Non è finita finché non è finita. Se è vero che il 23 luglio sono scaduti i termini per la trasmissione delle denunce dei redditi all’Agenzia delle Entrate, altrettanto vero è che c’è ancora tempo per sanare errori o dimenticanze del proprio modello 730.

“In linea generale – sottolinea Cristian Rosteghin, direttore del Caf Acli di Venezia – è importante ricordare che eventuali errori del 730 possono ancora essere corretti, indipendentemente se l’errore è a vantaggio o a svantaggio del contribuente. Ad esempio, se si è dimenticato di dichiarare una o più spese e possibile recuperare la relativa detrazione. Similmente, se l’errore riguarda un reddito non dichiarato, è possibile integrare il proprio 730 per evitare futuri accertamenti dell’Agenzia delle Entrate e le relative sanzioni”.
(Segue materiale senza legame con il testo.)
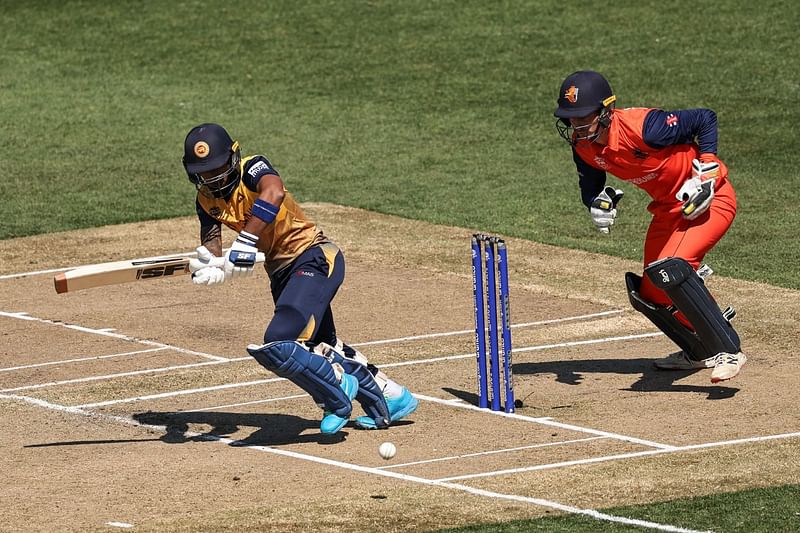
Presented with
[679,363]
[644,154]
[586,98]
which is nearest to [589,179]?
[644,154]

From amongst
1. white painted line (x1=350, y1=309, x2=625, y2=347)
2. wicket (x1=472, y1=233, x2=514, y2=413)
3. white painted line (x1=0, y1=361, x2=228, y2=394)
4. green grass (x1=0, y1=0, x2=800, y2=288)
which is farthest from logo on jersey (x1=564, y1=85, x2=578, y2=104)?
green grass (x1=0, y1=0, x2=800, y2=288)

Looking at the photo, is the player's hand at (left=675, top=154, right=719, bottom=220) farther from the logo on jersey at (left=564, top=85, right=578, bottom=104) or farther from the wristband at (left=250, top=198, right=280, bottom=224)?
the wristband at (left=250, top=198, right=280, bottom=224)

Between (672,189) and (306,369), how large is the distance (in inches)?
126

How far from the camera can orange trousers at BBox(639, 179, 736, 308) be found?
10.9 meters

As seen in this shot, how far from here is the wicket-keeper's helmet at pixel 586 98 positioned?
1081 cm

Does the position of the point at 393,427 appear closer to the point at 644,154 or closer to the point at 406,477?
the point at 406,477

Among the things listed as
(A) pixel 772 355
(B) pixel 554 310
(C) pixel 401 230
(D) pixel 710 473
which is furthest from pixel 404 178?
(D) pixel 710 473

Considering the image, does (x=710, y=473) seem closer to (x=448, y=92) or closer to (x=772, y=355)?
(x=772, y=355)

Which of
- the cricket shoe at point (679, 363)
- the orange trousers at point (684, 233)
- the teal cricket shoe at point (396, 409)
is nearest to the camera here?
the teal cricket shoe at point (396, 409)

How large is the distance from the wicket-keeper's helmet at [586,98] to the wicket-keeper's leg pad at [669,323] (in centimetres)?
133

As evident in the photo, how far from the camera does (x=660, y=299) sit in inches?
444

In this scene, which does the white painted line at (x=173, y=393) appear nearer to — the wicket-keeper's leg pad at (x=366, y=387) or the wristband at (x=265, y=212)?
the wicket-keeper's leg pad at (x=366, y=387)

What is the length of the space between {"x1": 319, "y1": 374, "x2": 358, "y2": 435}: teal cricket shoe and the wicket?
3.25 ft

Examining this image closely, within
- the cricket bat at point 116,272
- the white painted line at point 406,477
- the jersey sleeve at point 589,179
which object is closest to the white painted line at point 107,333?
the white painted line at point 406,477
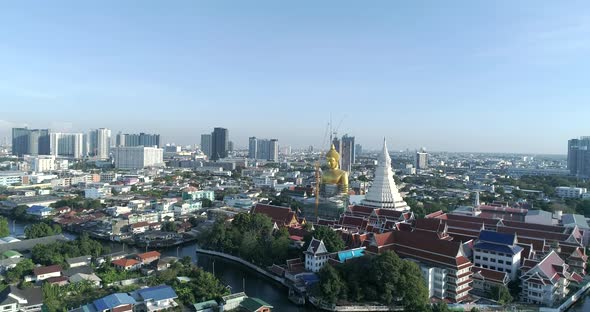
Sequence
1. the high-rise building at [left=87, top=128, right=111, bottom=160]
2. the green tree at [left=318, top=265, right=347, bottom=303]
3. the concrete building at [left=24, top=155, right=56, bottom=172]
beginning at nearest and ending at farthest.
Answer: the green tree at [left=318, top=265, right=347, bottom=303], the concrete building at [left=24, top=155, right=56, bottom=172], the high-rise building at [left=87, top=128, right=111, bottom=160]

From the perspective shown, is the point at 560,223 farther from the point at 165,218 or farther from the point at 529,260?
the point at 165,218

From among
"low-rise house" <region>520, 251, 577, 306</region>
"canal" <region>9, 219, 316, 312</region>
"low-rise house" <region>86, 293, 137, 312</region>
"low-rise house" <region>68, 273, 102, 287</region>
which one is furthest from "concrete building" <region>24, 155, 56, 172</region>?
"low-rise house" <region>520, 251, 577, 306</region>

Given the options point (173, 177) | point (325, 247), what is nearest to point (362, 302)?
point (325, 247)

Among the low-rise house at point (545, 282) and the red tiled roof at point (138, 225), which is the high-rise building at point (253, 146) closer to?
the red tiled roof at point (138, 225)

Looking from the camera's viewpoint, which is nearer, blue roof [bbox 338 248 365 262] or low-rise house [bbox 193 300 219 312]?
low-rise house [bbox 193 300 219 312]

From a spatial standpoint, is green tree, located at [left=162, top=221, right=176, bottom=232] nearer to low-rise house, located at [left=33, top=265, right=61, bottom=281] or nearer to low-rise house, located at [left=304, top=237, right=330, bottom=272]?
low-rise house, located at [left=33, top=265, right=61, bottom=281]

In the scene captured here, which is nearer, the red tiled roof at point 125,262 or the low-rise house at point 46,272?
the low-rise house at point 46,272

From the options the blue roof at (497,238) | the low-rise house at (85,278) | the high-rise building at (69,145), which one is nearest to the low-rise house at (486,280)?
the blue roof at (497,238)
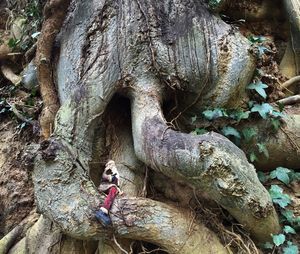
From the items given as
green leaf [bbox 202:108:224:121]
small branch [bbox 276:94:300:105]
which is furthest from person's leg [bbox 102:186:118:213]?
small branch [bbox 276:94:300:105]

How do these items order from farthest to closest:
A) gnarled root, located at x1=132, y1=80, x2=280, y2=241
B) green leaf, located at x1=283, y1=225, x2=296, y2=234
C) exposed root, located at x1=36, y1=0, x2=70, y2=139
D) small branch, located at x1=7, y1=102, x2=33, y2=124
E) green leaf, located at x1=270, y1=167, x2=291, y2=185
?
small branch, located at x1=7, y1=102, x2=33, y2=124, exposed root, located at x1=36, y1=0, x2=70, y2=139, green leaf, located at x1=270, y1=167, x2=291, y2=185, green leaf, located at x1=283, y1=225, x2=296, y2=234, gnarled root, located at x1=132, y1=80, x2=280, y2=241

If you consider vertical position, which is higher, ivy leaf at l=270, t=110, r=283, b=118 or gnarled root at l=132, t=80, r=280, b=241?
gnarled root at l=132, t=80, r=280, b=241

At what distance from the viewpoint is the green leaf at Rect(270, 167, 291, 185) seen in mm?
2520

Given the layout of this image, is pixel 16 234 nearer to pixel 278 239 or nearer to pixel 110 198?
pixel 110 198

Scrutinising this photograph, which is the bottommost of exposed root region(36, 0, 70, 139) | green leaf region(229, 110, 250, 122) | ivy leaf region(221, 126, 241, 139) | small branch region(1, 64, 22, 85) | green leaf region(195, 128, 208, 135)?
small branch region(1, 64, 22, 85)

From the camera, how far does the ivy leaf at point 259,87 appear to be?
8.71 feet

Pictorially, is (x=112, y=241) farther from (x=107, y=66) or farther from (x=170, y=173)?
(x=107, y=66)

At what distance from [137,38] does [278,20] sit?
1.26 metres

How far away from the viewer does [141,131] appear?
2354 mm

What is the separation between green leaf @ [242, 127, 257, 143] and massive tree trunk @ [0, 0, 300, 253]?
16 cm

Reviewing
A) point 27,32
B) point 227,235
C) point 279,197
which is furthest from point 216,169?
point 27,32

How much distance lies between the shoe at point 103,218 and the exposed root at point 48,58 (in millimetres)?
920

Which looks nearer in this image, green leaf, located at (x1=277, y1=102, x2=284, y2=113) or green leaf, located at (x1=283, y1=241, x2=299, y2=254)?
green leaf, located at (x1=283, y1=241, x2=299, y2=254)

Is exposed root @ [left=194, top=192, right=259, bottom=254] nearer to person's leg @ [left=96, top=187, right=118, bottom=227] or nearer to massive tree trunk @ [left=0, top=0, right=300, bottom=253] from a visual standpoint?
massive tree trunk @ [left=0, top=0, right=300, bottom=253]
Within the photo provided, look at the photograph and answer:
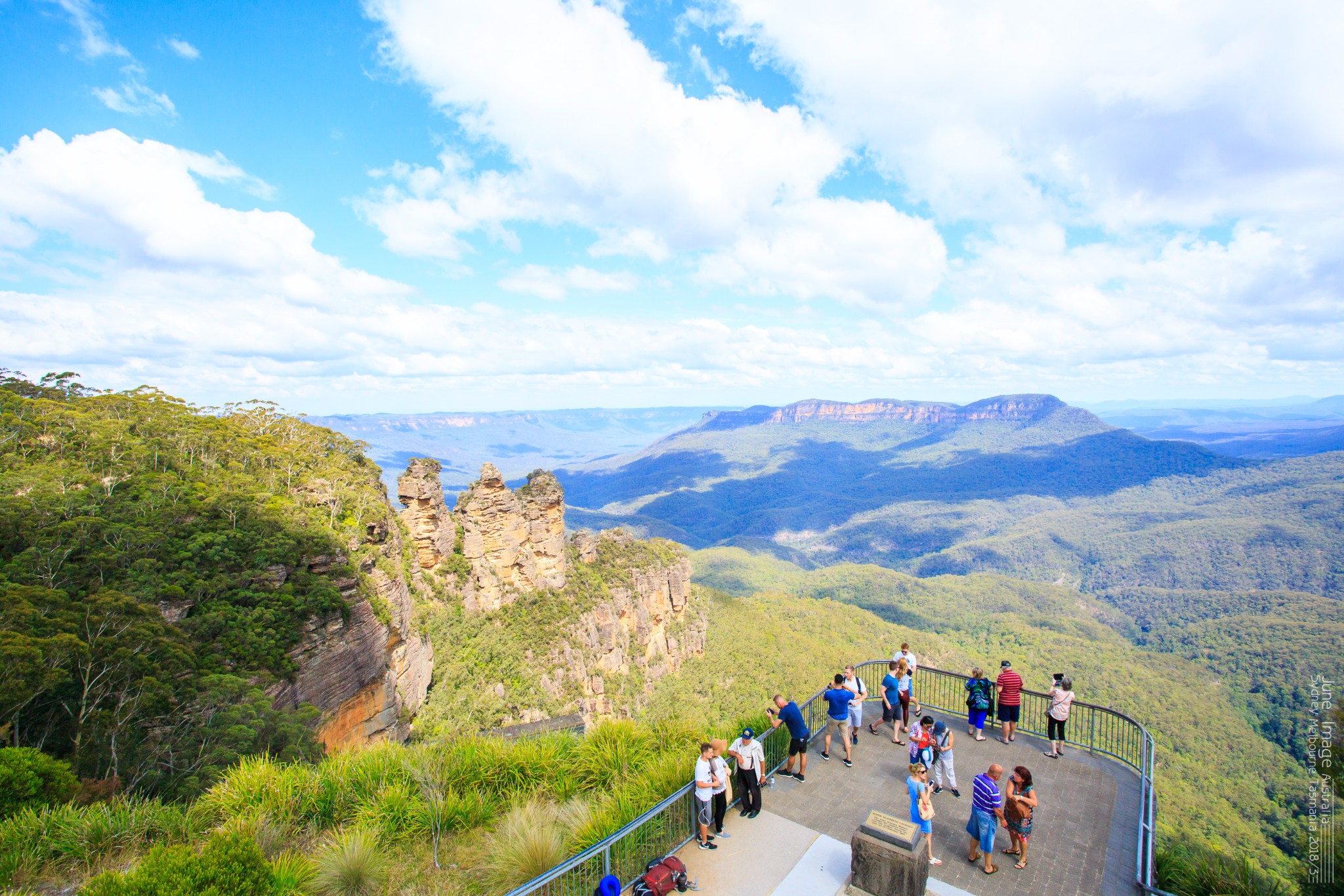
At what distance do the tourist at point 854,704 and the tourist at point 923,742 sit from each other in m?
1.77

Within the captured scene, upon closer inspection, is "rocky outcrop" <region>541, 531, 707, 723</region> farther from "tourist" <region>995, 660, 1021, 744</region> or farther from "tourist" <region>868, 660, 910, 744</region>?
"tourist" <region>995, 660, 1021, 744</region>

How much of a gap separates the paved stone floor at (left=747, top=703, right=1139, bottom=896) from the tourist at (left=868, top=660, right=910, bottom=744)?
23 centimetres

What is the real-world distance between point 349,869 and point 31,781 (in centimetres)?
545

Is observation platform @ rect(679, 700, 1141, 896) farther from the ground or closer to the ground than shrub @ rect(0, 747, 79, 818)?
closer to the ground

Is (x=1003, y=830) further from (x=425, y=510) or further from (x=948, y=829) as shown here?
(x=425, y=510)

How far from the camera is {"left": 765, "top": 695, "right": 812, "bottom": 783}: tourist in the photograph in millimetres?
10898

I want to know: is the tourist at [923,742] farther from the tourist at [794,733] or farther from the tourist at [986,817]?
the tourist at [794,733]

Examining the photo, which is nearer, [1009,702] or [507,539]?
[1009,702]

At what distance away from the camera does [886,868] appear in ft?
25.5

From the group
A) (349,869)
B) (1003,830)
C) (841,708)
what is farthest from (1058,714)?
(349,869)

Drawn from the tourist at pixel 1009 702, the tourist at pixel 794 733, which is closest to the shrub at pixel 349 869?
the tourist at pixel 794 733

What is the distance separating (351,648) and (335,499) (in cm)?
882

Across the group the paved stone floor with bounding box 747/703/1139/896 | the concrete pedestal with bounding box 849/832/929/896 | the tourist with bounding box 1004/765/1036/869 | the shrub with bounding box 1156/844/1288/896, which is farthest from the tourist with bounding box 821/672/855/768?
the shrub with bounding box 1156/844/1288/896

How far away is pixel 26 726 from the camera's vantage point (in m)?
11.1
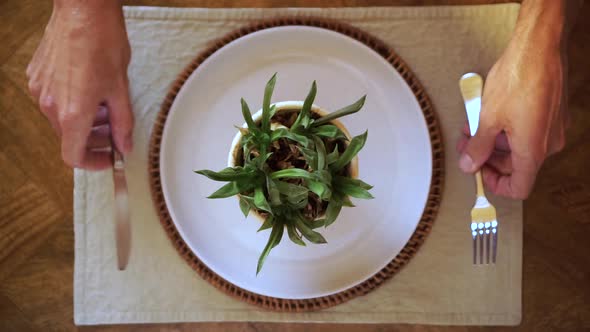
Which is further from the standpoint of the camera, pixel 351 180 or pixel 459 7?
pixel 459 7

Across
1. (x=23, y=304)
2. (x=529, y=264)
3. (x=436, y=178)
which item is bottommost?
(x=23, y=304)

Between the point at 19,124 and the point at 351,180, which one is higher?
the point at 351,180

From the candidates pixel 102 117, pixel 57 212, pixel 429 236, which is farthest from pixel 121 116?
pixel 429 236

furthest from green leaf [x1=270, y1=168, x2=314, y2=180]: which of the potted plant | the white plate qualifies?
the white plate

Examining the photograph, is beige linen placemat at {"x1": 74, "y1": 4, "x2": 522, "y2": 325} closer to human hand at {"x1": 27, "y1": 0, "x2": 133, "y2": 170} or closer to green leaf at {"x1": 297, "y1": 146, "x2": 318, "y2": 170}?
human hand at {"x1": 27, "y1": 0, "x2": 133, "y2": 170}

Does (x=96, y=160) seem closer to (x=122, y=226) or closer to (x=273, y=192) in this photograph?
(x=122, y=226)

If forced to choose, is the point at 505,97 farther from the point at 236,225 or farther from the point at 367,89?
the point at 236,225

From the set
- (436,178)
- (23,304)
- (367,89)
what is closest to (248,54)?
(367,89)
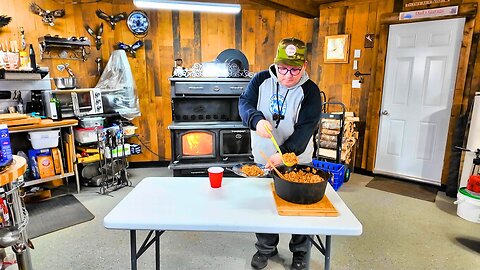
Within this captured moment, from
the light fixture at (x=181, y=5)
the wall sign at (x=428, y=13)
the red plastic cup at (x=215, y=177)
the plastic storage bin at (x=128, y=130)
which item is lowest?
the plastic storage bin at (x=128, y=130)

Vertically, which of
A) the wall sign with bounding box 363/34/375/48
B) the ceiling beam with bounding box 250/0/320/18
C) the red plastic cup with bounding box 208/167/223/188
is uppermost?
the ceiling beam with bounding box 250/0/320/18

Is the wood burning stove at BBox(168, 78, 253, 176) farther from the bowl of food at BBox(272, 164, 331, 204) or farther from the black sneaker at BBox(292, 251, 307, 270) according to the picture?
the bowl of food at BBox(272, 164, 331, 204)

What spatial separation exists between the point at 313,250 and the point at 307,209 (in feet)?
4.31

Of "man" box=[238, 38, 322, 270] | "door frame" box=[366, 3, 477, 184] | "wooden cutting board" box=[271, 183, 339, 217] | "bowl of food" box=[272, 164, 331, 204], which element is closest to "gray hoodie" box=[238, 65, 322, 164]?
"man" box=[238, 38, 322, 270]

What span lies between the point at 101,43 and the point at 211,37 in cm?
154

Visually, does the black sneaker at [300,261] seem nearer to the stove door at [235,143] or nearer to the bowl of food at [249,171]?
the bowl of food at [249,171]

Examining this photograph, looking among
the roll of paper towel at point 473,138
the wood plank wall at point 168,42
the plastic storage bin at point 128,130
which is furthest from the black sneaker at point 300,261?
the wood plank wall at point 168,42

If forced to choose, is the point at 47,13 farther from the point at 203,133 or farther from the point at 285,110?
the point at 285,110

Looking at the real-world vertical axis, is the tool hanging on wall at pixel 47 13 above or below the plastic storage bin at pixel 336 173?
above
A seconda dei casi, variano sia la procedura da seguire che le scadenze. Se ad esempio la dimenticanza ha riguardato una spesa il cui inserimento avrebbe comportato un maggior rimborso o un minor debito, entro il 25 ottobre va presentato un modello 730 integrativo, corredato ovviamente dalla documentazione aggiuntiva. Il relativo rimborso sarà erogato nella busta paga di novembre. Sempre il 730 integrativo è la strada per correggere l’errata indicazione del sostituto d’imposta che deve effettuare il conguaglio. In questo caso non occorre presentare ulteriori documenti, ma si andrà solo a correggere la parte che riguarda i dati del datore di lavoro adibito a sostituto.

Il secondo caso riguarda errori che comportano un maggior debito o un minor rimborso rispetto al 730 originario. È l’esempio di redditi non dichiarati o di errori nei carichi in famiglia. In questa situazione è necessario correggere la dichiarazione attraverso un Modello Redditi correttivo (se presentato entro il 30 novembre) oppure integrativo. Il debito che scaturirà andrà versato attraverso un Modello F24, che conterrà anche eventuali interessi e sanzioni.

Gli sportelli Caf Acli della provincia di Venezia sono come sempre a disposizione per assistenza e consulenza: ricordiamo di prestare attenzione ai nuovi orari di apertura in vigore dopo la conclusione della campagna fiscale e ai periodi di chiusura per ferie previsti nel mese di agosto.